Text passage:
# professional indemnity insurance



## serotoninsid (3 Jan 2007)

I am about to embark on a little enterprise which requires me to have Professional Indemnity Insurance. However, in '07 I very little work will be available to me - cutting a long story short, its being phased in and wont really be a full time number until 2008.

Q.1 - Is it possible that I can find an insurance company that will quote on this basis ie. based on the quantity of work taken on?

Q.2 - Is it possible to get insured directly through a UK based insurance company or is it only legal through an irish company/broker?


----------



## Kerak (3 Jan 2007)

I found Aon very helpful for PI insurance( 30% cheaper than a cavan based rival)


----------



## Lauren (3 Jan 2007)

Try Lynahm Insurance brokers in Wexford Street, Dublin. They managed to get me some good deals.


----------



## Rico (3 Jan 2007)

1. You have to buy an annual policy, unless you are involved in work with a high exposure, you should be looking at a reasonable minimum premium €750 to €1,000.

2. There is no advantage to dealing directly in the UK. Firstly the market at present  is at its lowest level of pricing in five years. Maybe not as low as general UK prices, UK underwriters charge rates for Insurance in Ireland based on the environment here ie claims experience mainly, they are not going to charge UK rates and pay out Irish level of claims. 

It is possible to get competitive arrangements from your local commercial broker in the present market. Hope this helps.


----------



## serotoninsid (4 Jan 2007)

Thanks for that guys. I hope your right about the likley premium Rico.  I am just awaiting confirmation of the amount I need to be indemnified for.  Thereafter, will be getting quotes.  Will come back and post the outcome.


----------



## SeanA (4 Jan 2007)

Try Atlantic Insurance, I got their details from another chat site and have recommended them here since. I personally found them to be quite good and helpful. I believe your premium should be rated on your turnover, but not sure about approaching UK Insurers directly, would be interested to hear how you get on with that.

Provided material:
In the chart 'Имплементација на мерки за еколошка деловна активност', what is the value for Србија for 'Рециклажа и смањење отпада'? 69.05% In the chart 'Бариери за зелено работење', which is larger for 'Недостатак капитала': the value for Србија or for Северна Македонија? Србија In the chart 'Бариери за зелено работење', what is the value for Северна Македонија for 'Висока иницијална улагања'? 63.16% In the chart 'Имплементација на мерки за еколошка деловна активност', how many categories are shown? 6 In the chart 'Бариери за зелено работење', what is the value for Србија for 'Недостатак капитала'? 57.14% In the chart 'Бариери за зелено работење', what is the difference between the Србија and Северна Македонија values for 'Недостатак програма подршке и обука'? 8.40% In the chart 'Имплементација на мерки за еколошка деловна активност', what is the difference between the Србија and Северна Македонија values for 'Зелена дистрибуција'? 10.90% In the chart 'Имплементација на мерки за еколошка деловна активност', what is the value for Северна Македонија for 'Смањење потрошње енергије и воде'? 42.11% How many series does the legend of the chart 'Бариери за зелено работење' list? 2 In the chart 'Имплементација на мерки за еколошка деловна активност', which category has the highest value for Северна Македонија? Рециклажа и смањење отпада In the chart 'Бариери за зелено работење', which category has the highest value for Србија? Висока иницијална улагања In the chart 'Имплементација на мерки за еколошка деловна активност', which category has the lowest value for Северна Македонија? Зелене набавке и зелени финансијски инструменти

Task: Continue the forum thread about professional indemnity insurance, starting after its final post and leaving the listing aside.

Output for this exercise:
----------



## Vanilla (4 Jan 2007)

Try:

1. Locktons International- 061- 312737, or John Moylan 01- 8585222 both of which offer Alexander Forbes.
2.Network Risk Health and Safety- 01- 2960163.
3. Richardsons - 01- 2834155.
4. Hooper Doolan- 051-860640.

No harm in getting a few different quotes.


----------



## john m (4 Jan 2007)

The cost depends on the type of work to be carried out, I am with AON and they charge just under €400 because I do non-manual work. I am an engineer and only supervise tradesmen so I dont do risky work and am not liable for high insurance. I know of electricians paying multiples of what I do but that is down to their job description. My advise is to very clearly define your position and consult with some company like AON who specialise in this type of insurance. I would be almost certain you will be buying a years cover and not by the job.


----------



## serotoninsid (6 Jan 2007)

Thanks people - will ring all the above once I get confirmation on the level of indemnity required. I hope what Rico has posted above is the way it works out ie. a sub €1000 premium - I will be happy enough if it works out that way.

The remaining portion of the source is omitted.